## Exercise goal
Repeat the records exactly. Every line must match.

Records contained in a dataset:
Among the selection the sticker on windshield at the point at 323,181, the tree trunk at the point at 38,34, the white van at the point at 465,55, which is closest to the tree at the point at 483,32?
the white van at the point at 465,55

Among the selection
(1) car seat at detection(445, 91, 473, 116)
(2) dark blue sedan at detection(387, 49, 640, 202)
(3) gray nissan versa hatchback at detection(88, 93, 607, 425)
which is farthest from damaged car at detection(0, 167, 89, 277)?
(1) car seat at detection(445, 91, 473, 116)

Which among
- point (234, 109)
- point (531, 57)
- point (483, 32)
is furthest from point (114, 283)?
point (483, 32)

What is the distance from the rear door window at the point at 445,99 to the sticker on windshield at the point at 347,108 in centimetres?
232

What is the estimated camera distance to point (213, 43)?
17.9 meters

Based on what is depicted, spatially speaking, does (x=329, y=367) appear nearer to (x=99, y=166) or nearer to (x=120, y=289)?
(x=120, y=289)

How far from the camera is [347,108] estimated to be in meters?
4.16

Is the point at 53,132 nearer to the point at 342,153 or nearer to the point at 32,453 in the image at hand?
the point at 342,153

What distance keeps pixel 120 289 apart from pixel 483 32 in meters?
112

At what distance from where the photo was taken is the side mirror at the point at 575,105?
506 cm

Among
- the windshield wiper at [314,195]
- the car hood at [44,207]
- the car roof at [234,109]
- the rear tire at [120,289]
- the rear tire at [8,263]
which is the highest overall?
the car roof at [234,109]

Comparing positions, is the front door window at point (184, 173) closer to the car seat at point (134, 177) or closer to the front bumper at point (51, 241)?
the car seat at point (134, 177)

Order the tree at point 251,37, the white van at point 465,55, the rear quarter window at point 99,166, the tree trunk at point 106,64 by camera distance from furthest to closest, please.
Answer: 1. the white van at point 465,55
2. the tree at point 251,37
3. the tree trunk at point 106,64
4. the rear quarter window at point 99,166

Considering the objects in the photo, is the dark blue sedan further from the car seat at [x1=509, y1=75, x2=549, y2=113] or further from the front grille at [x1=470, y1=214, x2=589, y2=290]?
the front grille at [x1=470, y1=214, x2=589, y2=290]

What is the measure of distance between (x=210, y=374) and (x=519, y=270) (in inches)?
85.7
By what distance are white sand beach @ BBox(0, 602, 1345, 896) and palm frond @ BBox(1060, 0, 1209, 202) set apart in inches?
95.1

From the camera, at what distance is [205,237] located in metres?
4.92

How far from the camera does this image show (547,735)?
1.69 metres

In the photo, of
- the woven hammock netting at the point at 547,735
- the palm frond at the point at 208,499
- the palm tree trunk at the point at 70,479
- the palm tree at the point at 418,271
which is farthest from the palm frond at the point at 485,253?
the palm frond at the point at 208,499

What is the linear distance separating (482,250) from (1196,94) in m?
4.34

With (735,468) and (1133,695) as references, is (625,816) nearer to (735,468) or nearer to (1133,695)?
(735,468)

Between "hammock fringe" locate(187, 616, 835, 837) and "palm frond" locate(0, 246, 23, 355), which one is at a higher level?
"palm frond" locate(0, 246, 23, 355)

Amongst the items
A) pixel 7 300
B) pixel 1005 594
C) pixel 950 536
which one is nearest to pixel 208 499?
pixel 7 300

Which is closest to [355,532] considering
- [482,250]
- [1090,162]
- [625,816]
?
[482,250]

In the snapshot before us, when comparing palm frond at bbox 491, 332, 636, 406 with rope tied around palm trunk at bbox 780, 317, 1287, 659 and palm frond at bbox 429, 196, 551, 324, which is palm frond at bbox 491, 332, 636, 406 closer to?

## Final result
Among the selection the sticker on windshield at the point at 323,181, the tree trunk at the point at 38,34, the white van at the point at 465,55, which is closest to the tree at the point at 483,32?
the white van at the point at 465,55

Among the selection
(1) car seat at detection(445, 91, 473, 116)
(2) dark blue sedan at detection(387, 49, 640, 202)
(3) gray nissan versa hatchback at detection(88, 93, 607, 425)
which is farthest from damaged car at detection(0, 167, 89, 277)?
(1) car seat at detection(445, 91, 473, 116)

Which among
- point (234, 109)
- point (531, 57)
- point (483, 32)
is furthest from point (114, 283)?
point (483, 32)

What is the distance from the rear door window at the point at 445,99 to the sticker on windshield at the point at 347,108 in centimetres?
232

What is the estimated camera distance to point (213, 43)?
17.9 meters

Based on what is depicted, spatially speaking, does (x=329, y=367) appear nearer to (x=99, y=166) or nearer to (x=120, y=289)?
(x=120, y=289)

How far from the camera is [347,108] estimated to be in meters?
4.16

Is the point at 53,132 nearer to the point at 342,153 or nearer to the point at 32,453 in the image at hand?
the point at 342,153

What distance keeps pixel 120 289 apart from pixel 483 32 in meters?
112

At what distance from where the photo was taken is the side mirror at the point at 575,105?
506 cm

Among
- the windshield wiper at [314,195]
- the car hood at [44,207]
- the car roof at [234,109]
- the rear tire at [120,289]
- the rear tire at [8,263]
which is the highest overall?
the car roof at [234,109]

Comparing positions, is the front door window at point (184, 173) closer to the car seat at point (134, 177) or closer to the front bumper at point (51, 241)?
the car seat at point (134, 177)

Order the tree at point 251,37, the white van at point 465,55, the rear quarter window at point 99,166, the tree trunk at point 106,64 by camera distance from furthest to closest, please.
Answer: 1. the white van at point 465,55
2. the tree at point 251,37
3. the tree trunk at point 106,64
4. the rear quarter window at point 99,166

Considering the objects in the photo, is the dark blue sedan further from the car seat at [x1=509, y1=75, x2=549, y2=113] or further from the front grille at [x1=470, y1=214, x2=589, y2=290]?
the front grille at [x1=470, y1=214, x2=589, y2=290]

What is the measure of distance between (x=210, y=374) and (x=519, y=270) (in inches)?
85.7
By what distance are white sand beach @ BBox(0, 602, 1345, 896) and palm frond @ BBox(1060, 0, 1209, 202) set apart in inches?
95.1

From the camera, at what distance is [205,237] located in metres?
4.92

How far from the camera does this image show (547,735)?
1.69 metres

In the photo, of
- the woven hammock netting at the point at 547,735
- the palm frond at the point at 208,499
- the palm tree trunk at the point at 70,479
- the palm tree at the point at 418,271
which is farthest from the palm frond at the point at 485,253?
the palm frond at the point at 208,499

What is the linear distance separating (482,250) from (1196,94) in m?
4.34

With (735,468) and (1133,695) as references, is (625,816) nearer to (735,468) or nearer to (1133,695)?
(735,468)

Between "hammock fringe" locate(187, 616, 835, 837) and "palm frond" locate(0, 246, 23, 355), which one is at a higher level?
"palm frond" locate(0, 246, 23, 355)

Amongst the items
A) pixel 7 300
B) pixel 1005 594
C) pixel 950 536
which one is nearest to pixel 208 499?
pixel 7 300

Which is closest to [355,532] considering
- [482,250]
- [1090,162]
- [625,816]
?
[482,250]

In the snapshot before us, when comparing palm frond at bbox 491, 332, 636, 406 with rope tied around palm trunk at bbox 780, 317, 1287, 659 and palm frond at bbox 429, 196, 551, 324, which is palm frond at bbox 491, 332, 636, 406 closer to?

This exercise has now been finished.